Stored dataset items
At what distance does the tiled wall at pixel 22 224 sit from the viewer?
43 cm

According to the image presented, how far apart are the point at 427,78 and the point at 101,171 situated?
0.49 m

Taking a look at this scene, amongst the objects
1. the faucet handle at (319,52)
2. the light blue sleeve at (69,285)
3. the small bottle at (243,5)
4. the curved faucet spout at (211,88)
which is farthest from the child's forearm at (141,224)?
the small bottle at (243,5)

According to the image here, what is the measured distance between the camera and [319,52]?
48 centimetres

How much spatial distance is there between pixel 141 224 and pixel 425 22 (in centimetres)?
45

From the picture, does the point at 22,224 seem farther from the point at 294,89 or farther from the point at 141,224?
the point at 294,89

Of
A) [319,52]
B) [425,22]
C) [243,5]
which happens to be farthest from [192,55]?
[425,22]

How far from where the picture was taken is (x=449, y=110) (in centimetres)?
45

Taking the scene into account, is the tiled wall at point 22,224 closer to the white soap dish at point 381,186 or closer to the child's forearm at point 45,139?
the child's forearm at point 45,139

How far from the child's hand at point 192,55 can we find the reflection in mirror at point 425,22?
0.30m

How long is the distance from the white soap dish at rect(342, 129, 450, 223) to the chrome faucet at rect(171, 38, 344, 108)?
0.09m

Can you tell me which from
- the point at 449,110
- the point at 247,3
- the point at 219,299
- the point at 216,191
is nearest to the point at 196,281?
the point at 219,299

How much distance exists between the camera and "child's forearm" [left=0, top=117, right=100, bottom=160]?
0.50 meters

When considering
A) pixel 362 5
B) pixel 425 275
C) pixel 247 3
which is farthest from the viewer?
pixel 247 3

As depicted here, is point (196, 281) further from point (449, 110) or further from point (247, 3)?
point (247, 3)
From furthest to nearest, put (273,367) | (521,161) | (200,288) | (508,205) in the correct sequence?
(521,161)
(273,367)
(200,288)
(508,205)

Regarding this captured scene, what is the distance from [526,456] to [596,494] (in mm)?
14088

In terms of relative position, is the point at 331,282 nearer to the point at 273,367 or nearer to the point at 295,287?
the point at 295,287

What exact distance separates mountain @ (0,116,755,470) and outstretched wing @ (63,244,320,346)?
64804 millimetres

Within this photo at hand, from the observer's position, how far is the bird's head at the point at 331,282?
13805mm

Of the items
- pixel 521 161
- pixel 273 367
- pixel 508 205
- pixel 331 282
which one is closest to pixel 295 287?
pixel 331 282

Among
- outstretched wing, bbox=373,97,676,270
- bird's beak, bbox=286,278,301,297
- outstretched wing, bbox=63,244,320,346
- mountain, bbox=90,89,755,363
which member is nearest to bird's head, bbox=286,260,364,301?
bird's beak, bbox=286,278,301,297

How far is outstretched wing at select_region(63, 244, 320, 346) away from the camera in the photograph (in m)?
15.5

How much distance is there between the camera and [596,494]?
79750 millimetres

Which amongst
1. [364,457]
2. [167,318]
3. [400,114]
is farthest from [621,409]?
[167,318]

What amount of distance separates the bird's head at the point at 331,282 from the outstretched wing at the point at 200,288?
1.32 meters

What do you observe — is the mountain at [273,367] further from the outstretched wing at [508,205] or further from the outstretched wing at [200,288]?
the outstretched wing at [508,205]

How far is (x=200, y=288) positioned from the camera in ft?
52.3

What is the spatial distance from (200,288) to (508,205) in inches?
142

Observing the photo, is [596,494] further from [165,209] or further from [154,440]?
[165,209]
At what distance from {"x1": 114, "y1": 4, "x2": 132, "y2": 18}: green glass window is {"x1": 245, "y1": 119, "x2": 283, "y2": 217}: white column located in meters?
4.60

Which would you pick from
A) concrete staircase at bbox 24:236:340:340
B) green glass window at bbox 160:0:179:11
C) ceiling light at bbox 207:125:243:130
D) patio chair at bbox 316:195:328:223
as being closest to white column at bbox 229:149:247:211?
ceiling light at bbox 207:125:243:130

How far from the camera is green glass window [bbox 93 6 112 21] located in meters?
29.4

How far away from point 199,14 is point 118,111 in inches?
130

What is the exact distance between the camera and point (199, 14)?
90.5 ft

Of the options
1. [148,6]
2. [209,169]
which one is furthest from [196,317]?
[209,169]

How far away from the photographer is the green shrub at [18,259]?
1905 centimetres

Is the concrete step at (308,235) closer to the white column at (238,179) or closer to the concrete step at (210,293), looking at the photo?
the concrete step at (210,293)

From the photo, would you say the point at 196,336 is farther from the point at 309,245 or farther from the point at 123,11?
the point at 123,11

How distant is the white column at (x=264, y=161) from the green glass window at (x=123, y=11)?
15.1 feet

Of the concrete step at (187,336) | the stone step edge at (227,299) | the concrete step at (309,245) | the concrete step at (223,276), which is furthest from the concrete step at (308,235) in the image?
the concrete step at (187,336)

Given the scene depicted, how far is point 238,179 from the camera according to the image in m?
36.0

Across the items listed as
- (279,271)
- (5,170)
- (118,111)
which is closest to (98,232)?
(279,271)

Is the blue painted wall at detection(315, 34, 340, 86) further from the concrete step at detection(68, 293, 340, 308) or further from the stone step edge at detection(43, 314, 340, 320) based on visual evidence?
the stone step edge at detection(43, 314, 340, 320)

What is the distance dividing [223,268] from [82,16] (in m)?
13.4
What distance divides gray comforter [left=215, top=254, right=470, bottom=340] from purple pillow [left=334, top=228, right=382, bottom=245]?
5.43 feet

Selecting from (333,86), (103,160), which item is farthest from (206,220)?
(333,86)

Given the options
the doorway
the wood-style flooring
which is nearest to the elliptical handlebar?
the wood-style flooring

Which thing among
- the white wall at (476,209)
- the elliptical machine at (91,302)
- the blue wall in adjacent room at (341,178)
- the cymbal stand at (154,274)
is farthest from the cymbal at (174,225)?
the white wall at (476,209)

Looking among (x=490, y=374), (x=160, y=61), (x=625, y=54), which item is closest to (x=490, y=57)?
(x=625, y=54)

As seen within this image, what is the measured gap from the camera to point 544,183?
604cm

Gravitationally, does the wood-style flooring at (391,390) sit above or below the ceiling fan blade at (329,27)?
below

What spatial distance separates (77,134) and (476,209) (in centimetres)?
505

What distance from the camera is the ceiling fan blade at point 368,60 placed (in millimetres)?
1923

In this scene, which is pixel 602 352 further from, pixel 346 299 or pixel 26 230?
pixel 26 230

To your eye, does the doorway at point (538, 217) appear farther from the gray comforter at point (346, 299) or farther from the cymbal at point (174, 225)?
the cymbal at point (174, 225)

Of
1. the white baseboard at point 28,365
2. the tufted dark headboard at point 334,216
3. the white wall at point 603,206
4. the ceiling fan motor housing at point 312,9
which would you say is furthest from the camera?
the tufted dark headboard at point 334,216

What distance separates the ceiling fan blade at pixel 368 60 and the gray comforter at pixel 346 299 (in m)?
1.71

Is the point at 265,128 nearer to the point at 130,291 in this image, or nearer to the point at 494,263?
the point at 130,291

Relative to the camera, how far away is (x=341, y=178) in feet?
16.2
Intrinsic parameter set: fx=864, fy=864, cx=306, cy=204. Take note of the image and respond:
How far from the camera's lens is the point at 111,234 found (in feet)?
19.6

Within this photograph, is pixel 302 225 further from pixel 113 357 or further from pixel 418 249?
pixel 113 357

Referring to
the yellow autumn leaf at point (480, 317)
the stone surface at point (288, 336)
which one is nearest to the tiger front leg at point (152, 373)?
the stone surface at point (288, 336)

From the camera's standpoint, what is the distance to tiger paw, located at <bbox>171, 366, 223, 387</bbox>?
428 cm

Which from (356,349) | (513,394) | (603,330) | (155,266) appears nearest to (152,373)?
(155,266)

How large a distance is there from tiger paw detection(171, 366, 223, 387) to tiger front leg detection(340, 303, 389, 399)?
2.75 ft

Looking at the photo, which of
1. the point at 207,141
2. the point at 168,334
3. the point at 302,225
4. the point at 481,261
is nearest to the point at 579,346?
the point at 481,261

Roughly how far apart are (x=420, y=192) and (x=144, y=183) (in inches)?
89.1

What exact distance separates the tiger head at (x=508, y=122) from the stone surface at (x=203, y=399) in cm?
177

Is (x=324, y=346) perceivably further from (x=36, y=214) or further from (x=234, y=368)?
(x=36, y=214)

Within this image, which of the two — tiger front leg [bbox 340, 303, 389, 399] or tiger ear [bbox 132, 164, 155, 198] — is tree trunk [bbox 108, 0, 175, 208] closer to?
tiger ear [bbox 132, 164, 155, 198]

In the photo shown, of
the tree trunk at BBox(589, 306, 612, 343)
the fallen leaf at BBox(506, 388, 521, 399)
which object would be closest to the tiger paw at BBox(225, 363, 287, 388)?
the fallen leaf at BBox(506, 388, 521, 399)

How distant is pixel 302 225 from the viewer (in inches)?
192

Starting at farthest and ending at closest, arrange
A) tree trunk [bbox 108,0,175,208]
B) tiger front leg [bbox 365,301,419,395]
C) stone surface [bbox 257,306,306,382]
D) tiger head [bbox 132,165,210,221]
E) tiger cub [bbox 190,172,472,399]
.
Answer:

• **Required work**: Extract the lines above from the one containing "In the photo shown, of" to the last line, both included, exactly as written.

• **Expected answer**:
In the photo shown, of
the tree trunk at BBox(589, 306, 612, 343)
the fallen leaf at BBox(506, 388, 521, 399)
which object would be closest to the tiger paw at BBox(225, 363, 287, 388)?
the fallen leaf at BBox(506, 388, 521, 399)

How distant is pixel 302 225 from the viewer (in inches)?
192

Starting at farthest and ending at closest, arrange
A) tree trunk [bbox 108,0,175,208]
B) tiger front leg [bbox 365,301,419,395]
C) stone surface [bbox 257,306,306,382]
D) tiger head [bbox 132,165,210,221]
E) tiger cub [bbox 190,172,472,399]
.
Answer:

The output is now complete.